| Your assignment |
Rewrite the text of every entry with "jazz pants" swapped for "dance pants" and nothing else altered, leaving the pictures out.

| Exercise materials |
::::
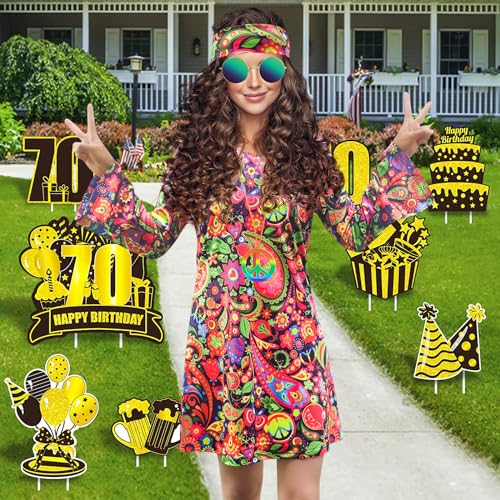 MRYUWB 70s Hippie Dress Costumes Necklace Earrings Sunglass Women Disco Outfit, 60s Party Costume, Halloween Retro Dresses (Retro Flowers, Small) - Image 2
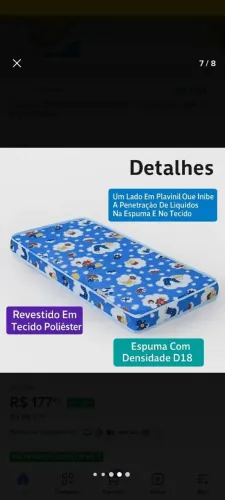 Colchonete bebê infantil 90x60x7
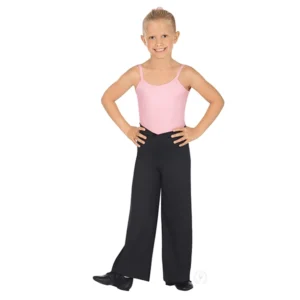jazz pants for girls - Eurotard 44655c black V front jazz pants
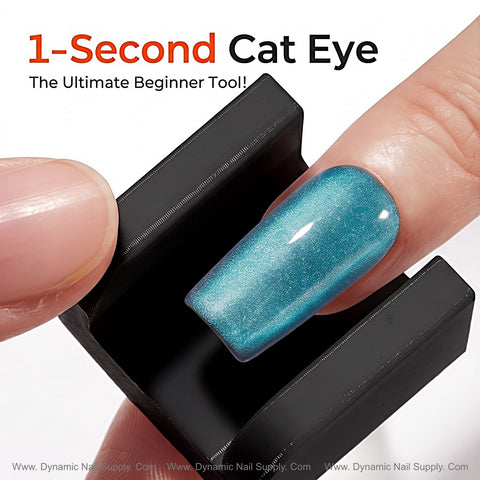 A hand uses the Black Cat Eye Nail Magnet for stunning 5D cat eye effects—great for DIYers and salon beginners.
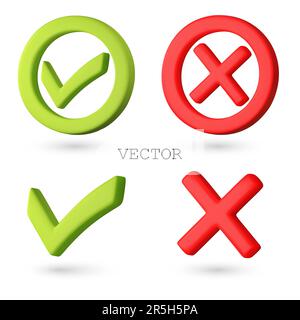 Vektor 3D-Symbole mit grünem Häkchen und rotem Kreuz. Tasten zum Bestätigen und Ablehnen. Vektordarstellung von 3D realistischen rechten und falschen Symbolen. Isolieren Stock Vektor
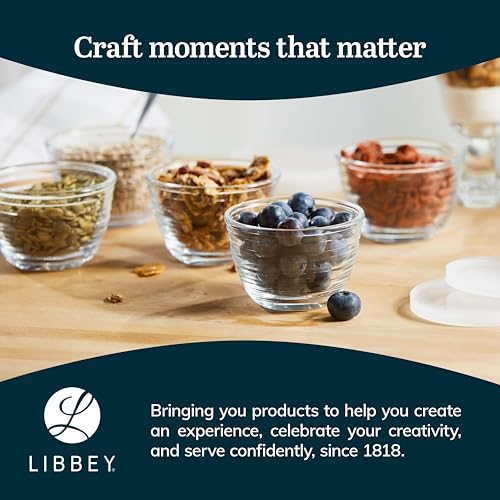 Libbey Small Glass Bowls, Glass Containers with Lids Set of 8 to Keep Leftovers Fresh, Meal Prepping and More, Dishwasher Safe Small Bowls for Dips - color: Small/w Lids 8
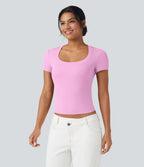 T-shirt décontracté maille côtelée manches courtes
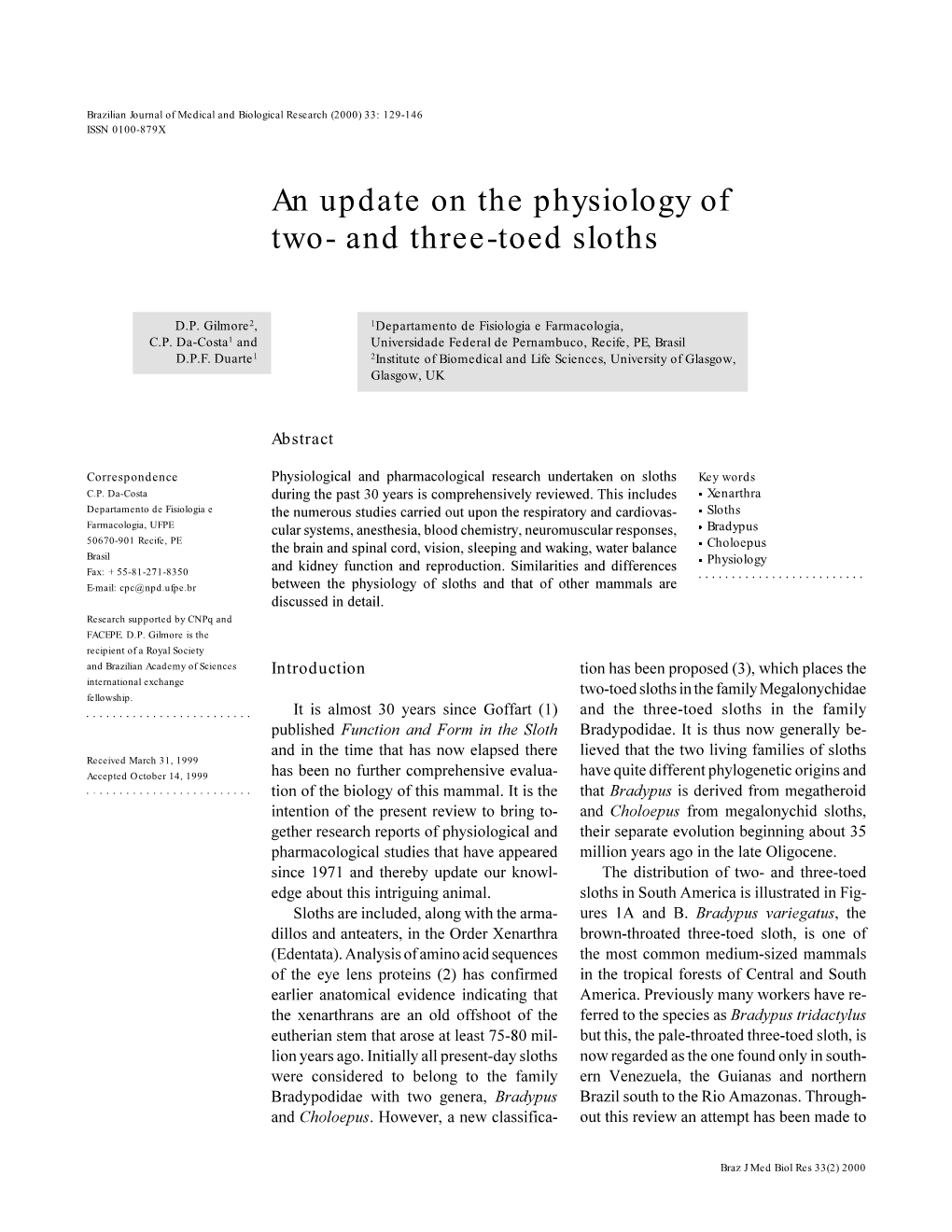 An Update on the Physiology of Two- and Three-Toed Sloths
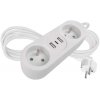 Predlžovací kábel Emos P0211E, 2x zásuvka, 2x USB-A, 1x USB-C, biely, 1,4 m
::::
| Output below |
 MRYUWB 70s Hippie Dress Costumes Necklace Earrings Sunglass Women Disco Outfit, 60s Party Costume, Halloween Retro Dresses (Retro Flowers, Small) - Image 2
 Colchonete bebê infantil 90x60x7
dance pants for girls - Eurotard 44655c black V front dance pants
 A hand uses the Black Cat Eye Nail Magnet for stunning 5D cat eye effects—great for DIYers and salon beginners.
 Vektor 3D-Symbole mit grünem Häkchen und rotem Kreuz. Tasten zum Bestätigen und Ablehnen. Vektordarstellung von 3D realistischen rechten und falschen Symbolen. Isolieren Stock Vektor
 Libbey Small Glass Bowls, Glass Containers with Lids Set of 8 to Keep Leftovers Fresh, Meal Prepping and More, Dishwasher Safe Small Bowls for Dips - color: Small/w Lids 8
 T-shirt décontracté maille côtelée manches courtes
 An Update on the Physiology of Two- and Three-Toed Sloths
 Predlžovací kábel Emos P0211E, 2x zásuvka, 2x USB-A, 1x USB-C, biely, 1,4 m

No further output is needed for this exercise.